What the exercise asks
Copy out the stretch of lines below from the one containing "How far is (x=377, y=699)" through the one containing "dirt patch ((x1=409, y1=110, x2=450, y2=136)), tree", reproducing each line verbatim, both ends included.

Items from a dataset
──────────────────────────────
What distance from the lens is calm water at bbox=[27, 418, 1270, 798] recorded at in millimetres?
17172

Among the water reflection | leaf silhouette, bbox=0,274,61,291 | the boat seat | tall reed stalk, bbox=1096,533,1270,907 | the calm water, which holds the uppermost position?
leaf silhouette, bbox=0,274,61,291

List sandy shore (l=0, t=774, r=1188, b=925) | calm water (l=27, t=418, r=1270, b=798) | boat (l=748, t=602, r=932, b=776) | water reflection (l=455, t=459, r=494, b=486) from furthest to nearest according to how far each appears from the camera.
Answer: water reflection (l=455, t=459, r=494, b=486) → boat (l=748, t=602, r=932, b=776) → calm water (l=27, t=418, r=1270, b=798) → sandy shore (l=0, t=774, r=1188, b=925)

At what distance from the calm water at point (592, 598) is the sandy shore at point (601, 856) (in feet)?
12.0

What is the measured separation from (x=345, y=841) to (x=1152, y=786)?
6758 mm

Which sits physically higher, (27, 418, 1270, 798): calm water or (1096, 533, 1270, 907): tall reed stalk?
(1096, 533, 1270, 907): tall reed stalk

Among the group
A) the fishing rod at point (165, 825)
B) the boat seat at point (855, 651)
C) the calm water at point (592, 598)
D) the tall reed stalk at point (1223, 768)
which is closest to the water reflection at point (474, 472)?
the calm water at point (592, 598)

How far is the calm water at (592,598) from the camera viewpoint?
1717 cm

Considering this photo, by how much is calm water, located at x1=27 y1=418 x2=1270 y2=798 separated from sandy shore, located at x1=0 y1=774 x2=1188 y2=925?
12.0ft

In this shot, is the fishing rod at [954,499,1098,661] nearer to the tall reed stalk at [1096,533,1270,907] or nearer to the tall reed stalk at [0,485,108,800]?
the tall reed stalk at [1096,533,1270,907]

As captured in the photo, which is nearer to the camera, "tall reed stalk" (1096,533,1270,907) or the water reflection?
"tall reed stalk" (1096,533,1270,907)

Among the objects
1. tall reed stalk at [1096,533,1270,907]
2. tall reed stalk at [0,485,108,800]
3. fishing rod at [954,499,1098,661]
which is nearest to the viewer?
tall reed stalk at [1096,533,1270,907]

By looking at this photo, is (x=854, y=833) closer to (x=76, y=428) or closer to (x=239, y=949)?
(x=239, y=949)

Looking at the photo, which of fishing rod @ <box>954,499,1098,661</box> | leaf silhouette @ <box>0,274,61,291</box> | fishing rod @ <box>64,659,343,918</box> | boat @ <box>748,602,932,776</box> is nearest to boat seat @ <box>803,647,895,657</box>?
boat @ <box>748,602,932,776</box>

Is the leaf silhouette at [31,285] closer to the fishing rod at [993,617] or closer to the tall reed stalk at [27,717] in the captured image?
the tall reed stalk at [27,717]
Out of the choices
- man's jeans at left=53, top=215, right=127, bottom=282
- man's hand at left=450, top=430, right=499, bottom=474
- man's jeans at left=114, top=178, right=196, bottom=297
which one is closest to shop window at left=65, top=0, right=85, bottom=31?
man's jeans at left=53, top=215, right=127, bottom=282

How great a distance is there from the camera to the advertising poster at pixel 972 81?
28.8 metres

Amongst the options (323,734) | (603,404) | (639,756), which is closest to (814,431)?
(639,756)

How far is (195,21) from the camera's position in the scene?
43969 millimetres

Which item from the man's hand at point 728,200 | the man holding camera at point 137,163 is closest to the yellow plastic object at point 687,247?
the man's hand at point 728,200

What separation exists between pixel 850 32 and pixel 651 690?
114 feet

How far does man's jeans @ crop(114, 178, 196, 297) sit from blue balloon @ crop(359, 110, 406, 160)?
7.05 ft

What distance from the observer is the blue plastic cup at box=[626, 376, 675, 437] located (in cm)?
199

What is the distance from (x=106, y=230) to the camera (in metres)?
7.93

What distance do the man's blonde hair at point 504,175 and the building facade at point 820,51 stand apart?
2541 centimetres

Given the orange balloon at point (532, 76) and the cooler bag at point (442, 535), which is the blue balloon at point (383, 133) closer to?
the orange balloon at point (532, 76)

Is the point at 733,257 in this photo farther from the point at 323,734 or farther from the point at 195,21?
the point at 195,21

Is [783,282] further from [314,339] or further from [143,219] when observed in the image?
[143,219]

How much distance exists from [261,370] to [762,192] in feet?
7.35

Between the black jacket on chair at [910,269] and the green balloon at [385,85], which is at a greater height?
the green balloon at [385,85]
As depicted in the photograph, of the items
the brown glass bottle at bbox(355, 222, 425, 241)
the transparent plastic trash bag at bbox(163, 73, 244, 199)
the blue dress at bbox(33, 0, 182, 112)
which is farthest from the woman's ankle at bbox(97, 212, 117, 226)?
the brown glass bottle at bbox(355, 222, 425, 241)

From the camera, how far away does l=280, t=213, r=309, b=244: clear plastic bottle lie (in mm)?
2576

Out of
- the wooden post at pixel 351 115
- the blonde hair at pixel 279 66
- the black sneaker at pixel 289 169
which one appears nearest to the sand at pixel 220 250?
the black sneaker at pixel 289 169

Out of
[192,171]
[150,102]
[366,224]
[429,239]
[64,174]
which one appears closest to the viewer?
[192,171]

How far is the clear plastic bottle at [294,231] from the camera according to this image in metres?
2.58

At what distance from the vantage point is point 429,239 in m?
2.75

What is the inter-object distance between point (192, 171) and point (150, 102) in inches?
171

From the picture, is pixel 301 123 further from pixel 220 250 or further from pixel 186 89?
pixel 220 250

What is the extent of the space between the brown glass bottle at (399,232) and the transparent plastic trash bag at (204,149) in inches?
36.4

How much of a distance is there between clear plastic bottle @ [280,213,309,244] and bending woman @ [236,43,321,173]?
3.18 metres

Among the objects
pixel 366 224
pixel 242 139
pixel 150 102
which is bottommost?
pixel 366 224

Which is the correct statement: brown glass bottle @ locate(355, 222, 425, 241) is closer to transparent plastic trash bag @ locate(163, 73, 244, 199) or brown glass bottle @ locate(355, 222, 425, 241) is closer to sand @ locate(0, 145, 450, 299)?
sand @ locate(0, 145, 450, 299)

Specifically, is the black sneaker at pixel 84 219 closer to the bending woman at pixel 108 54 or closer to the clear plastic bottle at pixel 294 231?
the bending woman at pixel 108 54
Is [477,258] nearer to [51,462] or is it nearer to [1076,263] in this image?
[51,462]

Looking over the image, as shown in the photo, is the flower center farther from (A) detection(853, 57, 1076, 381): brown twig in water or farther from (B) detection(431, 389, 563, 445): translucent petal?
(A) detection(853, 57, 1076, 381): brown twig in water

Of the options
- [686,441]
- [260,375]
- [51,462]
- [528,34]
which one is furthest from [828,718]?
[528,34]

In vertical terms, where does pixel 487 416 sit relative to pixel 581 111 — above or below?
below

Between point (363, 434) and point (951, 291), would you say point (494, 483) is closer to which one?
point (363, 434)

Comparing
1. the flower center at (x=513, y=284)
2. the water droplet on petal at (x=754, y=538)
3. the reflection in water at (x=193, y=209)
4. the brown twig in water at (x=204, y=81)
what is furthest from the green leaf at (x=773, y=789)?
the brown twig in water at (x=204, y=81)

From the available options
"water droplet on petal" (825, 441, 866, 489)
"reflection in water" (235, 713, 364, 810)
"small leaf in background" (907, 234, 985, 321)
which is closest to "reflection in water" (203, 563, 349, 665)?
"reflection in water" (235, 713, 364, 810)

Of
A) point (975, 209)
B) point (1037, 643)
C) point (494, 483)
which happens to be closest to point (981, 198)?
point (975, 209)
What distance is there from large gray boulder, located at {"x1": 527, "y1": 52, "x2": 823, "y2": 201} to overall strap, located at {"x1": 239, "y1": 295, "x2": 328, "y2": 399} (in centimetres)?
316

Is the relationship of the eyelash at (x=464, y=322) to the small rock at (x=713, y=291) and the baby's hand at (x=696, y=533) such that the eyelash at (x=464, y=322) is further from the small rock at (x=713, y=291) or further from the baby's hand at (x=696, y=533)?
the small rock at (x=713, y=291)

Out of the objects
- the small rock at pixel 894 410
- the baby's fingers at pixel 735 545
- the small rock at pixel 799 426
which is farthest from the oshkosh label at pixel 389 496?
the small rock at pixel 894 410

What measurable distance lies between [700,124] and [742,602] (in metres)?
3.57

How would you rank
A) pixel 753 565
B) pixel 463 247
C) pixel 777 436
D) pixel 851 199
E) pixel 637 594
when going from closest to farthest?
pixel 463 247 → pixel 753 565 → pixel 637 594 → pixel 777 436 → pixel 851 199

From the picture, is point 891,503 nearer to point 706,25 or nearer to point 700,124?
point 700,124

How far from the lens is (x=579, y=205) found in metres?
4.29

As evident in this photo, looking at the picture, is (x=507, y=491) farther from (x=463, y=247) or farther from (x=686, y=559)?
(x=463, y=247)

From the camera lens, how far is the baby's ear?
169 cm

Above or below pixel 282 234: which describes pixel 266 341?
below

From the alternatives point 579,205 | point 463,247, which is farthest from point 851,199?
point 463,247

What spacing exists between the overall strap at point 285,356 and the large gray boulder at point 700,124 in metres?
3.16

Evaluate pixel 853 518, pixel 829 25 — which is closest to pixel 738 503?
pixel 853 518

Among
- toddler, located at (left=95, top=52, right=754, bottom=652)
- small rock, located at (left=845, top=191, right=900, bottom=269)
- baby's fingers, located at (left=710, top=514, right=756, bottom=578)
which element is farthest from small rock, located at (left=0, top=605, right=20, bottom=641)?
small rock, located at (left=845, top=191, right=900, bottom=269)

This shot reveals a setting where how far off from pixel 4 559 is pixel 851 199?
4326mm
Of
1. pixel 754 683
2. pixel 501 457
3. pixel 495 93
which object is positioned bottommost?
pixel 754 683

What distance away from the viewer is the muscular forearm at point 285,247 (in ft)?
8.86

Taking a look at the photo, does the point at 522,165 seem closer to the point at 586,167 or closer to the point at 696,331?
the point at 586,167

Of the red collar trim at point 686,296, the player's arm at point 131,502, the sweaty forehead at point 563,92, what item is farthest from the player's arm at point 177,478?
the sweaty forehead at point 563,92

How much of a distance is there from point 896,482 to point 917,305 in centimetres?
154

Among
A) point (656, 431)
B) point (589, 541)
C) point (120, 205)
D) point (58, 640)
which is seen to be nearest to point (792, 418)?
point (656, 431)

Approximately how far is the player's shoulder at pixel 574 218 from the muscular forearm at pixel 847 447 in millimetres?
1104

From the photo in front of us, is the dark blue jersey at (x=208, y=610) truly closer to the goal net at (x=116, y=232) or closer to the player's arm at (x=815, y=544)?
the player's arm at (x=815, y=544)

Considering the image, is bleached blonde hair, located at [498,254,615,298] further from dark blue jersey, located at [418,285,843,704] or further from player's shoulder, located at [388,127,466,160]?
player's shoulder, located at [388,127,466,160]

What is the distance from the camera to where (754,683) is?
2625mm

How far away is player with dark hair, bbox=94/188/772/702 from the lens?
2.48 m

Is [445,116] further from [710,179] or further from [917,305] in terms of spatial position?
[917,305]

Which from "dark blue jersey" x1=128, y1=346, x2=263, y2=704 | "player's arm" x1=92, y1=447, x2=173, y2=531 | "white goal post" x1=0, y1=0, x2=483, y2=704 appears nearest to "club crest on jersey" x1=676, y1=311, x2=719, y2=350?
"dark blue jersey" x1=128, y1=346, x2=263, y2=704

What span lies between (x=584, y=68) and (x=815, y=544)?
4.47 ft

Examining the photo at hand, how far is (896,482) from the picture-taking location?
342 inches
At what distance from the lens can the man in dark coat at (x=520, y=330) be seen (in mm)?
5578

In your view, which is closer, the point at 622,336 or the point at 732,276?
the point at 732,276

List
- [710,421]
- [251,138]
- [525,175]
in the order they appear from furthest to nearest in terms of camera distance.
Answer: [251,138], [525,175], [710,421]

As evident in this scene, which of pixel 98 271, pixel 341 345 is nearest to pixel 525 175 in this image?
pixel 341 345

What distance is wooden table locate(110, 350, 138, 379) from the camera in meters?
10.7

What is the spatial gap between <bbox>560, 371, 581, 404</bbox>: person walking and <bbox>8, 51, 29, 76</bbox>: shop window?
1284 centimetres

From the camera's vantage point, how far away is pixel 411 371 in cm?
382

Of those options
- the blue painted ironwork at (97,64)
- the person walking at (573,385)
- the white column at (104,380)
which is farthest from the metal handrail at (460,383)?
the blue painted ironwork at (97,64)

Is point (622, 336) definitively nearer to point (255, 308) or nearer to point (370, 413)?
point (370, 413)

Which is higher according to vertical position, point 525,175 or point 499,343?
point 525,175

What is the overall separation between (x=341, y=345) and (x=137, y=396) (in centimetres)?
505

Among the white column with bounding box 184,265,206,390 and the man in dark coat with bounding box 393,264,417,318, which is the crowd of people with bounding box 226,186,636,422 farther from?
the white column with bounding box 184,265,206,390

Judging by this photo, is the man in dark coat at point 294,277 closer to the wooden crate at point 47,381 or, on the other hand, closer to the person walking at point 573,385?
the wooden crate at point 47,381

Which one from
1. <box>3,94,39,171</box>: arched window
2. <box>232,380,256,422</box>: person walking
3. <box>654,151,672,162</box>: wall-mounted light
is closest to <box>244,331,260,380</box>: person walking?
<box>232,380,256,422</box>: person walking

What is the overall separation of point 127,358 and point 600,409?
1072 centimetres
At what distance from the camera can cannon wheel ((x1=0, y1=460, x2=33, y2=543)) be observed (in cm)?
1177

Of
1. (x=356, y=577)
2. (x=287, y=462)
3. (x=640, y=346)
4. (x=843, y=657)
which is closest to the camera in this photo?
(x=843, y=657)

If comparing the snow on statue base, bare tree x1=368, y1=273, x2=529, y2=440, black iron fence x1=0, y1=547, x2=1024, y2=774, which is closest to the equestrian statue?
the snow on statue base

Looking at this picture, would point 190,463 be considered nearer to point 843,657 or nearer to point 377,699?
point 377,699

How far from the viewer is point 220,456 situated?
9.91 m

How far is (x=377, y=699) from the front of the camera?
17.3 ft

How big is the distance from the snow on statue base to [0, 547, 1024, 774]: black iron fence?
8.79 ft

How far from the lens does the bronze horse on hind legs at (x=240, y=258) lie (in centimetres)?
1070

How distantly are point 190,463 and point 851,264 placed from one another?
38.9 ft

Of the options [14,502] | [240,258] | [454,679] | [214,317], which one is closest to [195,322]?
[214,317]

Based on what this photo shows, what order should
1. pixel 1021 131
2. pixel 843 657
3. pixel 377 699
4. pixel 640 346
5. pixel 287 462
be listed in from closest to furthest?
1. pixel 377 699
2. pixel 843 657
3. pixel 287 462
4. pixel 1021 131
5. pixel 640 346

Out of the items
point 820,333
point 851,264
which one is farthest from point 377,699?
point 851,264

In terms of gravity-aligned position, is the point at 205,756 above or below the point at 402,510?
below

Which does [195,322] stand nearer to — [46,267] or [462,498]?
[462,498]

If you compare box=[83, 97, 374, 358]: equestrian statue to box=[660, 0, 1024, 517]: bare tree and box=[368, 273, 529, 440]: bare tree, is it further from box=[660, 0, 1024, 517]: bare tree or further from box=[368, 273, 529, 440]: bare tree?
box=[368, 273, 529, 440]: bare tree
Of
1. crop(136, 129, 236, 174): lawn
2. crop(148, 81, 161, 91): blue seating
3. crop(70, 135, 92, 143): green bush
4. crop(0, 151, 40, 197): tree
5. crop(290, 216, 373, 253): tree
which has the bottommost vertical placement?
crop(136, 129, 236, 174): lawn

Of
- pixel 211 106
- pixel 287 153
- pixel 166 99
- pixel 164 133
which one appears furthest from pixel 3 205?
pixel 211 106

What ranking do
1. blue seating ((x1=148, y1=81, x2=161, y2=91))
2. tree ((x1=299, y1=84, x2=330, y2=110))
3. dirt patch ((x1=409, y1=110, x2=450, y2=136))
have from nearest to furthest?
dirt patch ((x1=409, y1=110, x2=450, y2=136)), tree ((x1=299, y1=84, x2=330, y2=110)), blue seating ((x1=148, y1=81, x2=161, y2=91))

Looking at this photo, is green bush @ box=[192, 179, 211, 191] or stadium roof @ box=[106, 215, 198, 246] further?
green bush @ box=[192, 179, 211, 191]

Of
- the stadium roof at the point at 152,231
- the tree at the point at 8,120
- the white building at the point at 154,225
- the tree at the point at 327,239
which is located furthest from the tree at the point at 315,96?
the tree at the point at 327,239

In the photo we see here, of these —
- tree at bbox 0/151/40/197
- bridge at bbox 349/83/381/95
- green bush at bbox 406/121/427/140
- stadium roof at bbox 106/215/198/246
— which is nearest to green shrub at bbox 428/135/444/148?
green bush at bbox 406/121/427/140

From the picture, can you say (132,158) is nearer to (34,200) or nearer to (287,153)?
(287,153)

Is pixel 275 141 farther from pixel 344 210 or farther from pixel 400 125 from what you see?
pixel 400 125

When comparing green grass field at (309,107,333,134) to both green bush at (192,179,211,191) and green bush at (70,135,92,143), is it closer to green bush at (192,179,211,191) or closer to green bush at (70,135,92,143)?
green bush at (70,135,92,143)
──────────────────────────────
Finished task
How far is (x=377, y=699) from the front of the camera?
17.3 ft

How big is the distance from the snow on statue base to [0, 547, 1024, 774]: black iron fence?
8.79 ft

How far from the lens does the bronze horse on hind legs at (x=240, y=258) lie (in centimetres)?
1070

How distantly are point 190,463 and point 851,264 placed from one another?
38.9 ft

Of the options [14,502] | [240,258] | [454,679] | [214,317], which one is closest to [195,322]?
[214,317]

Based on what this photo shows, what order should
1. pixel 1021 131
2. pixel 843 657
3. pixel 377 699
4. pixel 640 346
5. pixel 287 462
be listed in from closest to furthest?
1. pixel 377 699
2. pixel 843 657
3. pixel 287 462
4. pixel 1021 131
5. pixel 640 346

Out of the items
point 820,333
point 851,264
which one is farthest from point 377,699?
point 851,264

In terms of gravity-aligned position, is the point at 205,756 above or below the point at 402,510?
below

Which does [195,322] stand nearer to — [46,267] or [462,498]?
[462,498]

If you compare box=[83, 97, 374, 358]: equestrian statue to box=[660, 0, 1024, 517]: bare tree and box=[368, 273, 529, 440]: bare tree, is it further from box=[660, 0, 1024, 517]: bare tree or further from box=[368, 273, 529, 440]: bare tree?
box=[368, 273, 529, 440]: bare tree
Of
1. crop(136, 129, 236, 174): lawn
2. crop(148, 81, 161, 91): blue seating
3. crop(70, 135, 92, 143): green bush
4. crop(0, 151, 40, 197): tree
5. crop(290, 216, 373, 253): tree
which has the bottommost vertical placement?
crop(136, 129, 236, 174): lawn

Of
- pixel 211 106
- pixel 287 153
- pixel 166 99
- pixel 164 133
which one appears furthest from pixel 3 205?
pixel 211 106

What ranking do
1. blue seating ((x1=148, y1=81, x2=161, y2=91))
2. tree ((x1=299, y1=84, x2=330, y2=110))
3. dirt patch ((x1=409, y1=110, x2=450, y2=136))
have from nearest to furthest?
dirt patch ((x1=409, y1=110, x2=450, y2=136)), tree ((x1=299, y1=84, x2=330, y2=110)), blue seating ((x1=148, y1=81, x2=161, y2=91))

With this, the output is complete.